What to work on
Swap each "天馬 司" in the entries below for "Tenma Tsukasa", changing nothing else, and give the lines back with the pictures omitted.
(Source material begins)
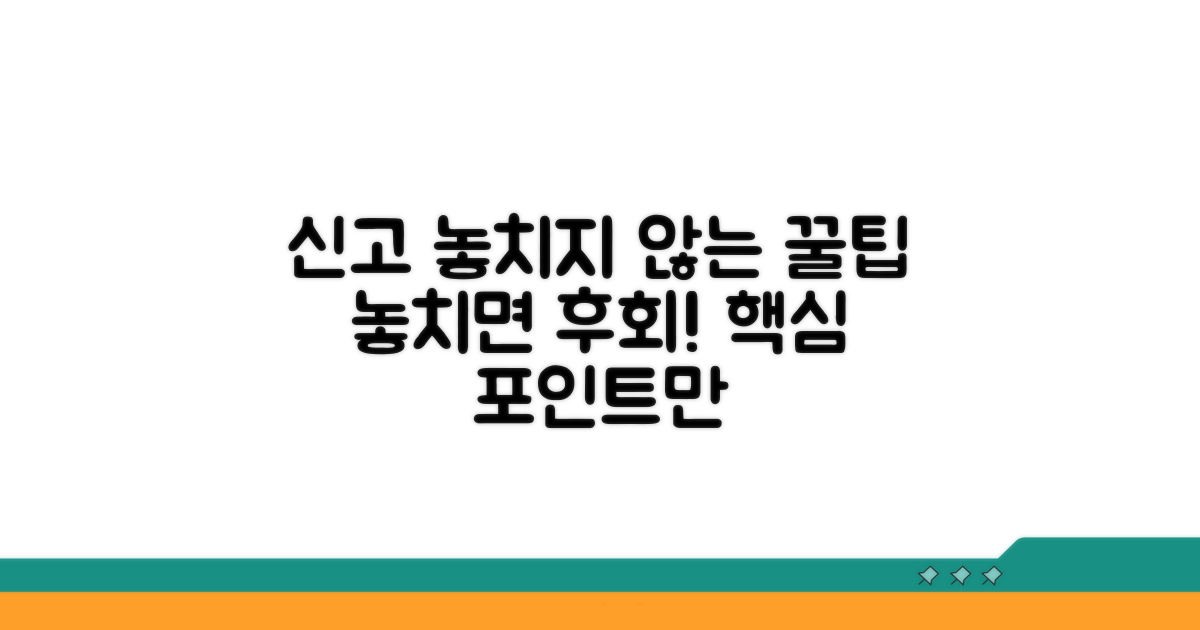 신고 놓치지 않는 꿀팁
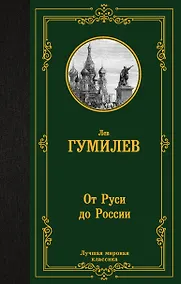 Купить От Руси до России — Фото №1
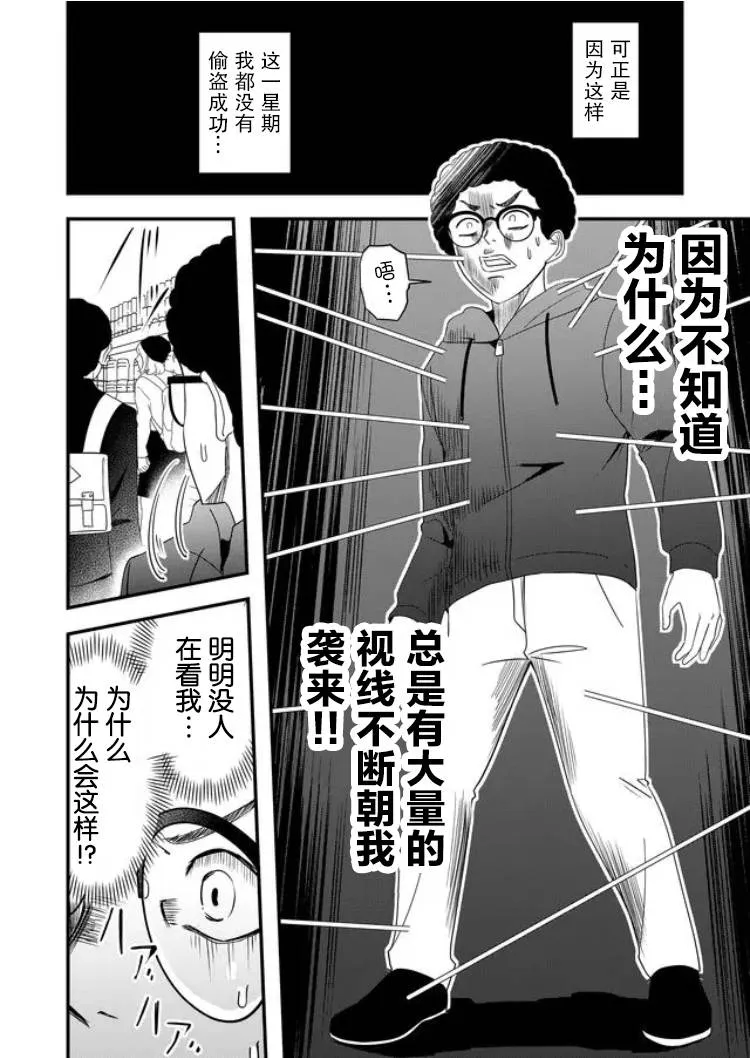 第25话 第8页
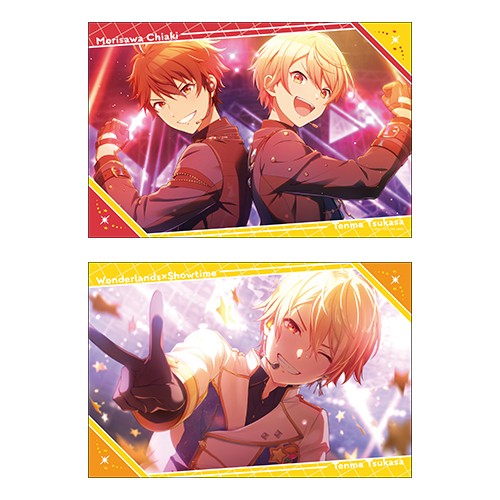 プロジェクトセカイ カラフルステージ！ feat. 初音ミク×あんさんぶるスターズ!!クッション 天馬 司×守沢 千秋 ※2025年11月中旬出荷分 天馬 司×守沢 千秋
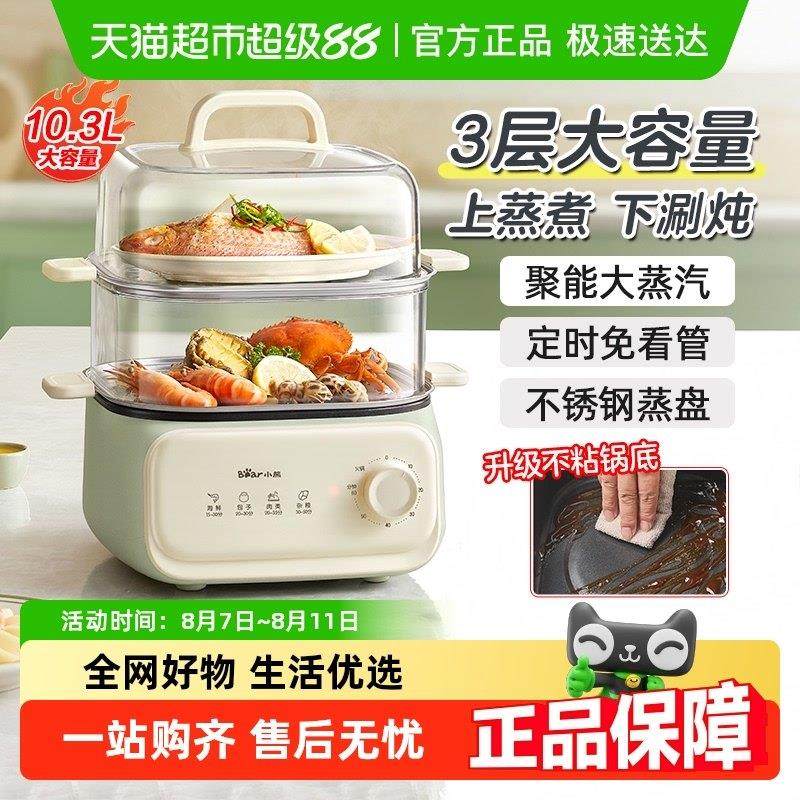 小熊电蒸锅多功能家用三层早餐蒸笼热菜蒸馒头烹饪机蒸煮一体锅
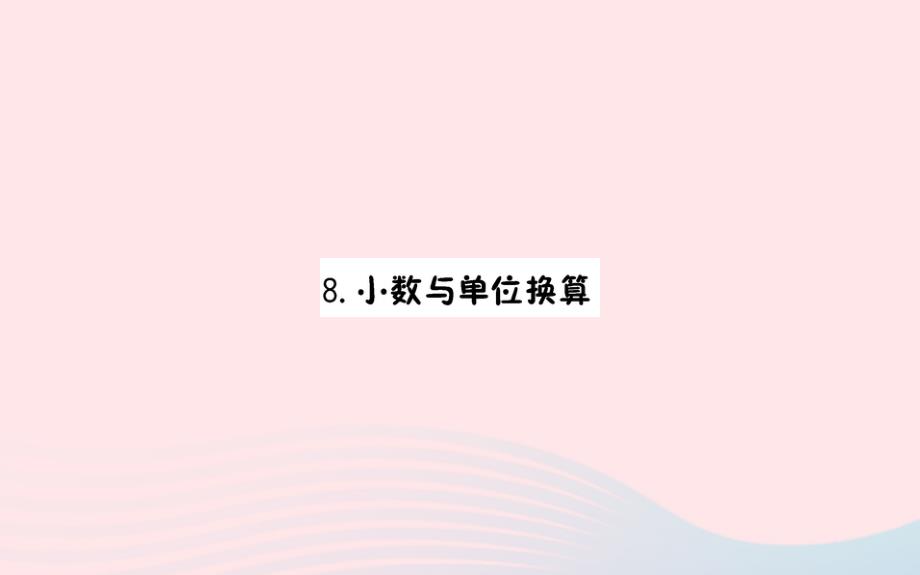 四年级数学下册4小数的意义和性质4小数与单位换算预习课件新人教版_第1页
(Source material ends)
Answer section
 신고 놓치지 않는 꿀팁
 Купить От Руси до России — Фото №1
 第25话 第8页
 プロジェクトセカイ カラフルステージ！ feat. 初音ミク×あんさんぶるスターズ!!クッション Tenma Tsukasa×守沢 千秋 ※2025年11月中旬出荷分 Tenma Tsukasa×守沢 千秋
 小熊电蒸锅多功能家用三层早餐蒸笼热菜蒸馒头烹饪机蒸煮一体锅
 四年级数学下册4小数的意义和性质4小数与单位换算预习课件新人教版_第1页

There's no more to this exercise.